▶ Excerpt provided
Presented by Mark Gallagher
General market news
• The long end of the Treasury yield curve rose last week. The 10-year Treasury note opened at 2.89 percent on Monday, while the 30-year Treasury bond started at 3.03 percent. These are the highest yields for the long end of the curve in nearly a month.
• U.S. markets were mostly flat last week, behind mixed sector performance. Financials led the way, up more than 2 percent on the week, and banks saw strong loan pipelines. The news headlines didn’t have much to offer, as both trade talks and Chair Powell’s testimony before Congress didn’t signal any definitive direction for the market.
• On the other side of earnings was Netflix, which was down more than 8 percent after missing second-quarter subscriber growth and guidance. With 17 percent of the companies in the S&P 500 reporting earnings, FactSet’s blended growth rate for second-quarter earnings per share came in just under 21 percent. The week ahead will be a busy one for earnings, with Alphabet (GOOG/GOOGL), Facebook (FB), and Amazon (AMZN) all reporting.
• Last week was a quiet one for economic news. On Monday, June’s retail sales figures came in strong, with 0.5-percent month-over-month growth. The core figure was encouraging as well, showing 0.3-percent growth.
• On Tuesday, the National Association of Home Builders Housing Market Index remained unchanged at 68. While this result did not meet expectations for a modest increase, it still represents a high level of overall confidence.
• On Wednesday, both housing starts and building permits declined. Permits were down 2.2 percent, and starts dropped by 12.3 percent. Given the higher costs of labor and materials, these declines were not unexpected, but the magnitude of the drops is concerning. This will be an important area of the economy to watch going forward.

▶ Data
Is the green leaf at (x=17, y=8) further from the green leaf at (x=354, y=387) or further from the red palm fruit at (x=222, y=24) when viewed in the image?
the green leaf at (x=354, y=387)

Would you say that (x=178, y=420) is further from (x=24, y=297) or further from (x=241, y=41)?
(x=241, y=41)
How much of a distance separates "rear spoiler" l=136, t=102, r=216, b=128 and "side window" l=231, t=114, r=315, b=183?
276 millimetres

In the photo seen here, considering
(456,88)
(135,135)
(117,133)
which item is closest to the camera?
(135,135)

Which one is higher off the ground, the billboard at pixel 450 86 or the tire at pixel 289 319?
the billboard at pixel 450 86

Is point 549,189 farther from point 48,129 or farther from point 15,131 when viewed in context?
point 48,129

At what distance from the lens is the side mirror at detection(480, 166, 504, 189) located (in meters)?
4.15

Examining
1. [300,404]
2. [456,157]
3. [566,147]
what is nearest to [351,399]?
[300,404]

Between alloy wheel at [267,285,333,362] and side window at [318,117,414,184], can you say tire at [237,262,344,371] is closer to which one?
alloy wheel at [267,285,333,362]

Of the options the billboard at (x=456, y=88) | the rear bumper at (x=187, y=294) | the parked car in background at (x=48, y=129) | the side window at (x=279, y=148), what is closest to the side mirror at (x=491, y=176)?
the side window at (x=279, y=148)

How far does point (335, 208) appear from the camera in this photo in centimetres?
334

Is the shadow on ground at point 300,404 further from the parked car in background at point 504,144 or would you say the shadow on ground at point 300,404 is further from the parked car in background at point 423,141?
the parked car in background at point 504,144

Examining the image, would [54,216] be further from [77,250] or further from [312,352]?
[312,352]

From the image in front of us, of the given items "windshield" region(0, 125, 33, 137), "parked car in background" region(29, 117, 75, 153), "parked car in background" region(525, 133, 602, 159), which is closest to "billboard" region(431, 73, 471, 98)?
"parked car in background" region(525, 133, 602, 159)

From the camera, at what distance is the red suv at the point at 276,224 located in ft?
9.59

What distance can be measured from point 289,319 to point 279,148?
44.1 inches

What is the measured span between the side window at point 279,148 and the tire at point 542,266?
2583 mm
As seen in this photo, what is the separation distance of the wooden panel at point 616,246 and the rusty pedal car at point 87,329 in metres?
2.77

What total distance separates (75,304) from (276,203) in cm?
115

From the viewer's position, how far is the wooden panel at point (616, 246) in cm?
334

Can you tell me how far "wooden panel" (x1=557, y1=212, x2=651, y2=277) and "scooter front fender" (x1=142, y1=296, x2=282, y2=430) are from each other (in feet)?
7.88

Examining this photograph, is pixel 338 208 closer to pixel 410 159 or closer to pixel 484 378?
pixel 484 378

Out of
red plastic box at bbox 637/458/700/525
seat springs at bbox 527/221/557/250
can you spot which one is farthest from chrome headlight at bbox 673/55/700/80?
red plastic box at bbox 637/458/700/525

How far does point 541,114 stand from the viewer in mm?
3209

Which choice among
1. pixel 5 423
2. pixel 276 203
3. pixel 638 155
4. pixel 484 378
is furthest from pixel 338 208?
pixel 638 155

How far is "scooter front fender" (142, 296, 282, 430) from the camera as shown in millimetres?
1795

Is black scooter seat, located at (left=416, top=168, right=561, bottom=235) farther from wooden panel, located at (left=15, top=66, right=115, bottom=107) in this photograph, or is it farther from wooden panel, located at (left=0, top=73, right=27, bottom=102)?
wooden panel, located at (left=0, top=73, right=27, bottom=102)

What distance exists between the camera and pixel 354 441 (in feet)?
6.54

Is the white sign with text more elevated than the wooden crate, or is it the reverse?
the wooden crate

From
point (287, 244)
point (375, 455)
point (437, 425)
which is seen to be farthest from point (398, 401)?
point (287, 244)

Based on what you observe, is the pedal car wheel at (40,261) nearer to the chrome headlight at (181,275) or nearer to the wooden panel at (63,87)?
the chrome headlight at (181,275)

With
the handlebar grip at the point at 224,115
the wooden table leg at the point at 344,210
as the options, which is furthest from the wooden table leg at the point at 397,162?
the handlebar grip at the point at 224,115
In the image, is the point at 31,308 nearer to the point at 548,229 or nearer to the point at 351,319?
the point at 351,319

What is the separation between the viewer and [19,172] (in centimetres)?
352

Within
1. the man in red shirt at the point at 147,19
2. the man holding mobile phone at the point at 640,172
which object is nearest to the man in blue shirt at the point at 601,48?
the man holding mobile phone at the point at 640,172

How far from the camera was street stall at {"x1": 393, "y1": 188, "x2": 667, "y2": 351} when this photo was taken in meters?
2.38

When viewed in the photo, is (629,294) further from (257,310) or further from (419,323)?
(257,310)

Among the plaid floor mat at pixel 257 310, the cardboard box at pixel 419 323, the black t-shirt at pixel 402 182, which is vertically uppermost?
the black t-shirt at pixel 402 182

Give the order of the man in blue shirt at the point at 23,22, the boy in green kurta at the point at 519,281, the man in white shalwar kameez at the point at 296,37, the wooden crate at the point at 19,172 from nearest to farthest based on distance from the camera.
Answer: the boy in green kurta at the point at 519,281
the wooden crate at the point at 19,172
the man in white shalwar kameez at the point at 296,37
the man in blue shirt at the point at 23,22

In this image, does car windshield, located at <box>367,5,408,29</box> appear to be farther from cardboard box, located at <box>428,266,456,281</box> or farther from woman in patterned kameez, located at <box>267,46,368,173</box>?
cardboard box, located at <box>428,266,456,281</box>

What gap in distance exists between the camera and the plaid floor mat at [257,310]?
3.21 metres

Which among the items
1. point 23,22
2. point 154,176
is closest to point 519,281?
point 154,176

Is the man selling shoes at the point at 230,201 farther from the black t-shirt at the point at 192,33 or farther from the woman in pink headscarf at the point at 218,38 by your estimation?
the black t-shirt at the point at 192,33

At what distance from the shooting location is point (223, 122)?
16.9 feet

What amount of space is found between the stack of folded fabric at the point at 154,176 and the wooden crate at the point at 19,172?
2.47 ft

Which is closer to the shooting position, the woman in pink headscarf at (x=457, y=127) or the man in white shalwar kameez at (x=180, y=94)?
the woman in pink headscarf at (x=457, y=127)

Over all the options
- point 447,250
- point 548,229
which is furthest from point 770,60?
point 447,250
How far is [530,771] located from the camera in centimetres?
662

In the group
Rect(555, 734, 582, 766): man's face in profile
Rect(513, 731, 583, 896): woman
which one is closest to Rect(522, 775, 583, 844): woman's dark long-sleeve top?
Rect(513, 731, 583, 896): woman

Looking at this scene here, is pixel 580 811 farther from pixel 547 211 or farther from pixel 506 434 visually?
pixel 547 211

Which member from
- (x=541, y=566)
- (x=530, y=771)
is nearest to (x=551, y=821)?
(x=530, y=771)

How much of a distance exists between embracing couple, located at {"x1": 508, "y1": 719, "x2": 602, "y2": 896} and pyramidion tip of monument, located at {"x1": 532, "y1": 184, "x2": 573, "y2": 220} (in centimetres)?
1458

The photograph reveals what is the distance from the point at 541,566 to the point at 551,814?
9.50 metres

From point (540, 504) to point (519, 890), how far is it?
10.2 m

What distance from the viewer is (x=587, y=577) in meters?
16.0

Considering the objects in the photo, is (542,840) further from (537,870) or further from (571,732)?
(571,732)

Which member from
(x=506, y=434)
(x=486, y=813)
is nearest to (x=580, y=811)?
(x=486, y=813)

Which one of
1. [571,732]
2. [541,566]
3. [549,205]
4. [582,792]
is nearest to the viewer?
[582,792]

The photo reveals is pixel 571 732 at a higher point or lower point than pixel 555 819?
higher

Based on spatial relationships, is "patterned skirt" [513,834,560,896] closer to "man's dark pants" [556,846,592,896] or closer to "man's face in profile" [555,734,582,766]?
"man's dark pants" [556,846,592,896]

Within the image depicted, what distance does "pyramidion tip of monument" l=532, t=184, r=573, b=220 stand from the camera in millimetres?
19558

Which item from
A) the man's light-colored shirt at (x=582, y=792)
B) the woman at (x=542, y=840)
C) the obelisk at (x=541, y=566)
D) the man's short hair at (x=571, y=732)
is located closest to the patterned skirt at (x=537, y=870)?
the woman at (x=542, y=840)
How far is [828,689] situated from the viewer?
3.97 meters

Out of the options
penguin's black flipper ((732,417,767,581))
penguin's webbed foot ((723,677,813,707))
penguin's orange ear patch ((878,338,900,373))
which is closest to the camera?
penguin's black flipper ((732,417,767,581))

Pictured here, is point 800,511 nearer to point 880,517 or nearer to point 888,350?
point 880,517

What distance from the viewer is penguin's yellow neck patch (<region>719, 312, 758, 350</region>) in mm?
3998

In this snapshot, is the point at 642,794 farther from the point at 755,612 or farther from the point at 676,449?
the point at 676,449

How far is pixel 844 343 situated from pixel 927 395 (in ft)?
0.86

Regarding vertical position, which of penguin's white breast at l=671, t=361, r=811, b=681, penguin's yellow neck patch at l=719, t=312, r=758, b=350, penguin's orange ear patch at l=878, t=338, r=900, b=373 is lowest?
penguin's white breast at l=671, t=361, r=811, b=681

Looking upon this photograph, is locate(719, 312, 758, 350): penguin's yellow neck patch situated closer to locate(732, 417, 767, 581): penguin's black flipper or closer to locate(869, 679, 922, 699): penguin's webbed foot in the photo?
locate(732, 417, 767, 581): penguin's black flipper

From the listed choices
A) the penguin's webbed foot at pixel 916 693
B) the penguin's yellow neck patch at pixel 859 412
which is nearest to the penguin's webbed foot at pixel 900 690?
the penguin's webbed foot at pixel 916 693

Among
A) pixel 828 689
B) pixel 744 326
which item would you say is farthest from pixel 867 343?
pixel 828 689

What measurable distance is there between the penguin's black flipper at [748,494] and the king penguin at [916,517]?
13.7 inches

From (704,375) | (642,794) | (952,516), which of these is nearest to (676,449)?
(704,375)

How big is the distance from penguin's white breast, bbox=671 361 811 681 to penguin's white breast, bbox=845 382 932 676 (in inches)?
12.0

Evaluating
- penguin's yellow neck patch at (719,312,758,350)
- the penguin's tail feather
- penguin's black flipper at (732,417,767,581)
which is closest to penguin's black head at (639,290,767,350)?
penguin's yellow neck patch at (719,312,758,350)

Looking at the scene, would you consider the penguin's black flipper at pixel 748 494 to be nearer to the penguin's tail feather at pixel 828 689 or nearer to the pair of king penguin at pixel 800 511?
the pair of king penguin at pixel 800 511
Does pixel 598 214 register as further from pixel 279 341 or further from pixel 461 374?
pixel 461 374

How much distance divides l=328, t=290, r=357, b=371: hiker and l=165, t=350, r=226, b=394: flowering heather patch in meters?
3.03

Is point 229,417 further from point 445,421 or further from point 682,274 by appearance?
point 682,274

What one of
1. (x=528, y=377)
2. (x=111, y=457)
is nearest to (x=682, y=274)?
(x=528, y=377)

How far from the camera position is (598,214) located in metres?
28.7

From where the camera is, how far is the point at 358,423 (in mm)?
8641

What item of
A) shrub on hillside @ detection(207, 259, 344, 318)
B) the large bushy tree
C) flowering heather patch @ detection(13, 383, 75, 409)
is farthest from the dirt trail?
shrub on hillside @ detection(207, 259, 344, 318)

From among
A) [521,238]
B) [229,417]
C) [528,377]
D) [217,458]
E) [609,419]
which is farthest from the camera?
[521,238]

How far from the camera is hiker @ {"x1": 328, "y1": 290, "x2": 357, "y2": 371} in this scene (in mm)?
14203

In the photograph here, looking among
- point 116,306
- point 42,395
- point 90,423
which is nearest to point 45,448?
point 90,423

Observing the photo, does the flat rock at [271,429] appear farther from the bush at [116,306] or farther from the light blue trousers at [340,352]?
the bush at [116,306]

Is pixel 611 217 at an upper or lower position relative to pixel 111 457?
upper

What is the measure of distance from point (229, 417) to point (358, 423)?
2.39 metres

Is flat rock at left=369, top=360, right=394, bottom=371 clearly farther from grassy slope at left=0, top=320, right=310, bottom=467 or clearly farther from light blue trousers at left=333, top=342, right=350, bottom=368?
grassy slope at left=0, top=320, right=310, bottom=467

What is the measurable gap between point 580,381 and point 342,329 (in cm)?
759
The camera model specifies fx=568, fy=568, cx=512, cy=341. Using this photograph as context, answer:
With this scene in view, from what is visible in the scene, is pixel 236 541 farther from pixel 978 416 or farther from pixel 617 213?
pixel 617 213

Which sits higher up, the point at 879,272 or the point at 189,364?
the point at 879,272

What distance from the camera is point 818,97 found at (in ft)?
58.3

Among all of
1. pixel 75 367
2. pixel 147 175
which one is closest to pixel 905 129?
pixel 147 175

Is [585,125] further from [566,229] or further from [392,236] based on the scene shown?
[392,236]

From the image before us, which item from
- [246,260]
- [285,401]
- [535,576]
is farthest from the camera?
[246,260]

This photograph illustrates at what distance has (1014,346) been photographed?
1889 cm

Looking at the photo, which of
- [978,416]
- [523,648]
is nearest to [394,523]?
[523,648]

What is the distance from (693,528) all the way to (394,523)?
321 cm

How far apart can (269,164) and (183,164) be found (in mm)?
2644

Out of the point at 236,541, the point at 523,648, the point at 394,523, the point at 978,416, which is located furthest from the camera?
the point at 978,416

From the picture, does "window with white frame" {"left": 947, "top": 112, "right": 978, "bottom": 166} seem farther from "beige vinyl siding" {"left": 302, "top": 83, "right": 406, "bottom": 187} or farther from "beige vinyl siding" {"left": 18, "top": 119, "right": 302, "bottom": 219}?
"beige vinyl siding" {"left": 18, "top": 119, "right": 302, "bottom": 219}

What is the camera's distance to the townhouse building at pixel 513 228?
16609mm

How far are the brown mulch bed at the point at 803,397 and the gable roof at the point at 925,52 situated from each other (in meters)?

▶ Parts of the exercise
**1)** From the weekly market news, extract the passage from "Presented by Mark" up to and including "for the market.".
**2)** List every stock ticker symbol given in parentheses in the weekly market news.
**3)** Carry on the weekly market news from the point where it stops.
The rows were taken from a separate source.

▶ Responses in order
**1)**
Presented by Mark Gallagher
General market news
• The long end of the Treasury yield curve rose last week. The 10-year Treasury note opened at 2.89 percent on Monday, while the 30-year Treasury bond started at 3.03 percent. These are the highest yields for the long end of the curve in nearly a month.
• U.S. markets were mostly flat last week, behind mixed sector performance. Financials led the way, up more than 2 percent on the week, and banks saw strong loan pipelines. The news headlines didn’t have much to offer, as both trade talks and Chair Powell’s testimony before Congress didn’t signal any definitive direction for the market.

**2)** GOOG, GOOGL, FB, AMZN

**3)**
|MSCI Emerging Markets||–0.44%||0.57%||–5.98%||3.64%|
|Fixed Income Index||Month-to-Date||Year-to-Date||12-Month|
|U.S. Broad Market||0.15%||–1.47%||–0.89%|
Source: Morningstar Direct
What to look forward to
We’ll see a wide range of data released this week, starting with housing. On Monday, the existing home sales report came in weak. Sales dropped from a downwardly revised 5.41 million (annualized) in May to 5.38 million in June, well below the expected 5.48 million. Affordability is declining, which may be starting to affect demand. On Wednesday, the new home sales report is expected to show a decrease from 689,000 in May to 670,000 in June (annualized) on continued shortages of supply. After the sector’s weak report last week, these releases will provide a further look into whether housing is, in fact, rolling over.
On Thursday, the durable goods orders report is expected to show a swing from a decline of 0.4 percent in May to a gain of 2 percent in June. While this result would be positive, it would be primarily due to a surge in aircraft orders, making it less reliable as an economic indicator. The core orders, however, which exclude transportation, should also improve; a gain of 0.4 percent in June is expected, after a flat report in May. Manufacturing and industrial companies continue to benefit from both business investment here in the U.S. and stronger demand abroad.
On Friday, the first official estimate of second-quarter gross domestic product is expected to show rising growth, from 2 percent in the first quarter to 4 percent in the second quarter. This result would be due to increased consumer spending and exports, particularly from a surge in soybean exports to China. There may be some upside here as well, depending on the growth of imports. A strong second quarter has been anticipated for some time. So if the report comes in solid, it will simply meet expectations.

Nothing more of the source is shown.